One way to understand others’ minds is through the process of simulation, where people use their own self-knowledge to infer other people’s mental states and traits. Our research has explored the cognitive processes underlying such social inferences, such as egocentric anchoring and adjustment (Tamir & Mitchell, 2010; Tamir & Mitchel, 2013), the flexible self-application hypothesis (Todd, Simpson, & Tamir, 2016), and the factors that amplify and attenuate the use of self during mentalizing (Sened et al., in press; Todd & Tamir, 2024).
A second route to understanding others’ minds is through model-based social cognition. Our lab has developed the 3D Mind Model, a framework for explaining how people model the social world around them (Tamir & Thornton, 2018; Thornton & Tamir, 2021; Tamir & Thornton, 2024). Our multi-layered framework distills the complexity of the social world into low-dimensional maps. For example, we have shown that people represent mental states using three dimensions: rationality, social impact, and valence (Tamir, Thornton, Contreras, & Mitchell, 2016), and that they do so consistently across cultures and history (Thornton et al., 2022). This model of the social mind is tailored to the problem of predicting other people. We have used behavioral, linguistic, and neuroimaging analyses to show that people use these dimensions to accurately predict how a person will transition from one state to the next, or from one action to the next (Thornton & Tamir, 2017; Thornton, Weaverdyck, & Tamir, 2019; Thornton, Rmus, Vyas, Tamir, 2023; Thornton & Tamir, 2021a; Thornton & Tamir, 2021b). This model helps us to understand how people incorporate states, actions, and situations in social representations (Thornton & Tamir, 2024). This model thus offers a computationally tractable method for modeling how people represent and predict their social world.
Current lab projects:
Who is good at representing and predicting others? What are the social benefits of doing so?
How is social prediction impacted in clinical populations?
How do people learn how to accurately predict others over development?
How does simulating others change the self?

> PROVIDED MATERIAL:
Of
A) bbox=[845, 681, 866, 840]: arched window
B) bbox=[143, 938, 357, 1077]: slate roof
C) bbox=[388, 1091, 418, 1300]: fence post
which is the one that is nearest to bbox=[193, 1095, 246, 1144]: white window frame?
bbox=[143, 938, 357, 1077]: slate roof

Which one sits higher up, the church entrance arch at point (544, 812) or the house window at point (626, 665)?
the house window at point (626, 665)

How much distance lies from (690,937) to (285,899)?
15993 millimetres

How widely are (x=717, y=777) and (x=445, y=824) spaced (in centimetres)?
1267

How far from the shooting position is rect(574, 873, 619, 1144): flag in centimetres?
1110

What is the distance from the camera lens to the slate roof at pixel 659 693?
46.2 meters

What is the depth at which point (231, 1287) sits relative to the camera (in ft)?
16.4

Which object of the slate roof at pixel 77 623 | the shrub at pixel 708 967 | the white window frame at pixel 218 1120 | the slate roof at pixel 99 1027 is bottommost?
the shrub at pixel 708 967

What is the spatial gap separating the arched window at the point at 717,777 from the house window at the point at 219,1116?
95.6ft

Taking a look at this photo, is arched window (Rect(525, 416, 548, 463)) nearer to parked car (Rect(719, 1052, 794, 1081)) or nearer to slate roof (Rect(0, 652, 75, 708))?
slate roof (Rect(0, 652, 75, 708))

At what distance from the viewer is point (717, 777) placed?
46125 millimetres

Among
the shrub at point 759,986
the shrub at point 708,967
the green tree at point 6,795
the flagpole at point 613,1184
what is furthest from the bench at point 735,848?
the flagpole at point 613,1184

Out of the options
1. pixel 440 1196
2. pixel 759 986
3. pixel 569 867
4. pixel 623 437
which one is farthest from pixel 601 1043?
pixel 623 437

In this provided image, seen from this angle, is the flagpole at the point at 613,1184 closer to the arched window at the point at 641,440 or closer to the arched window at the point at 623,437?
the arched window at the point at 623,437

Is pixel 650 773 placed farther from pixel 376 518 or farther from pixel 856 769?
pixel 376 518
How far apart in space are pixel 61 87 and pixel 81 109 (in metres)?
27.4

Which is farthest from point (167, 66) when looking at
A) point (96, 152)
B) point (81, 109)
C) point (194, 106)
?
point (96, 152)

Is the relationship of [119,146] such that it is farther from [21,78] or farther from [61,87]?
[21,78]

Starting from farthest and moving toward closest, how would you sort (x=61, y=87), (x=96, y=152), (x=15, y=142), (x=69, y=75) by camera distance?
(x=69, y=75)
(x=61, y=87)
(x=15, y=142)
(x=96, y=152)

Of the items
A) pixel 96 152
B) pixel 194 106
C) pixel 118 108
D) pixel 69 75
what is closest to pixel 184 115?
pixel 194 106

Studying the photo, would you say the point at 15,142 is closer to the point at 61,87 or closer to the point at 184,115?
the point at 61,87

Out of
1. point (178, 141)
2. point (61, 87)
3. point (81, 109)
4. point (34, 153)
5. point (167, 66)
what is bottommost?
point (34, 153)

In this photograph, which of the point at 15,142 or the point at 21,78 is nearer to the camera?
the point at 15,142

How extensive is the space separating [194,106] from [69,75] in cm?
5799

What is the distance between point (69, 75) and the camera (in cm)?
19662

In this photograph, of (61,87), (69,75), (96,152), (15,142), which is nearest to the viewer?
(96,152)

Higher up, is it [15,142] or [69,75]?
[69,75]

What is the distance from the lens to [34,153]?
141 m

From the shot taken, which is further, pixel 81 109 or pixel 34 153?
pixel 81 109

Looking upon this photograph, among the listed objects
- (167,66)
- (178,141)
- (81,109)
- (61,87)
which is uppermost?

==

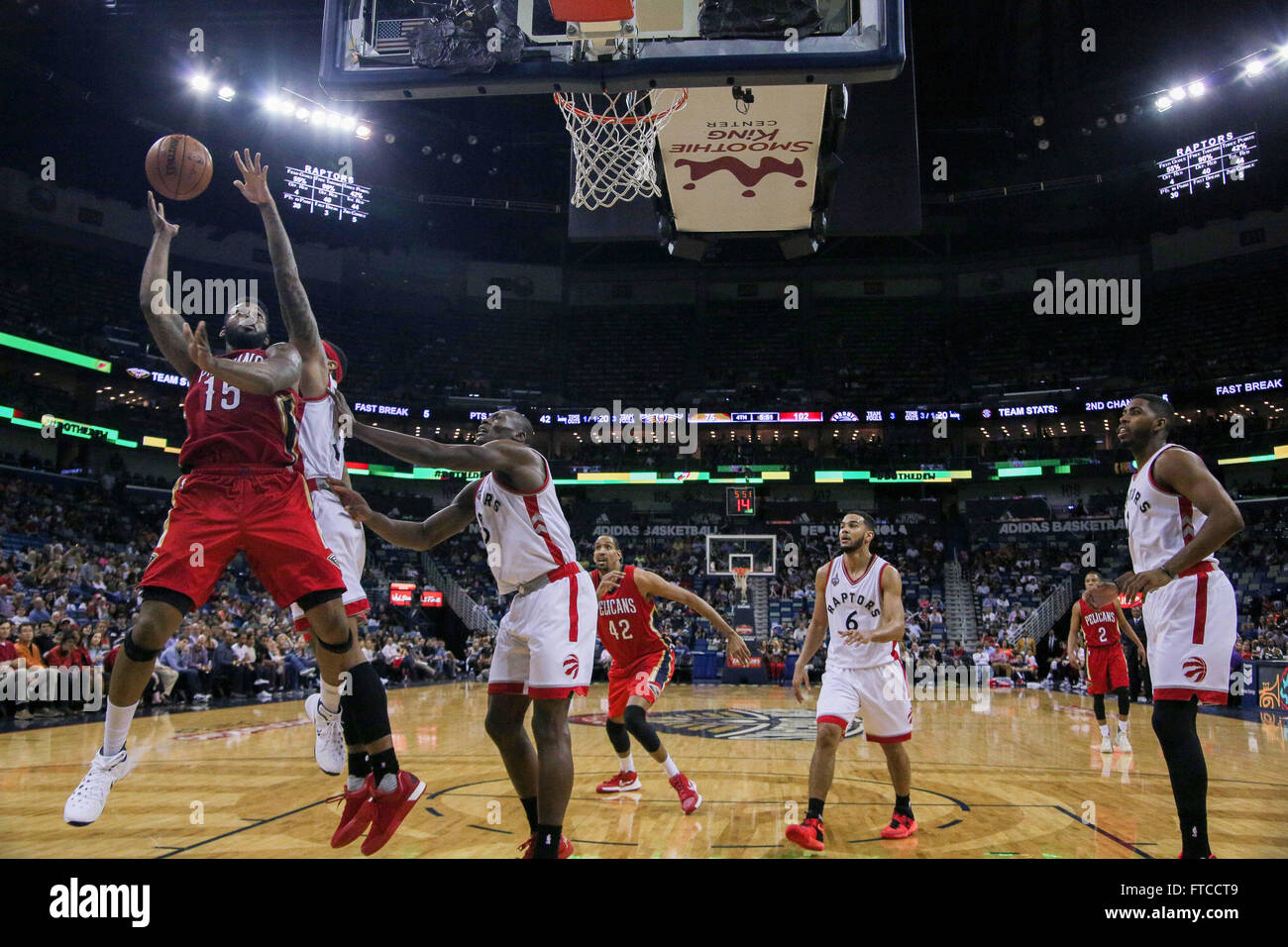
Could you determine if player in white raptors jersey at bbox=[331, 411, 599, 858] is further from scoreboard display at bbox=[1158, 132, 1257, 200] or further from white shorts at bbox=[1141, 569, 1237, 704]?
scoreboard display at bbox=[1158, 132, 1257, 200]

> REQUIRED ACTION: Please reproduce the stretch from "One way to understand" through "Todd & Tamir, 2024)." in the passage about understanding others' minds. Rely only on the passage about understanding others' minds, not on the entries.

> RESPONSE:
One way to understand others’ minds is through the process of simulation, where people use their own self-knowledge to infer other people’s mental states and traits. Our research has explored the cognitive processes underlying such social inferences, such as egocentric anchoring and adjustment (Tamir & Mitchell, 2010; Tamir & Mitchel, 2013), the flexible self-application hypothesis (Todd, Simpson, & Tamir, 2016), and the factors that amplify and attenuate the use of self during mentalizing (Sened et al., in press; Todd & Tamir, 2024).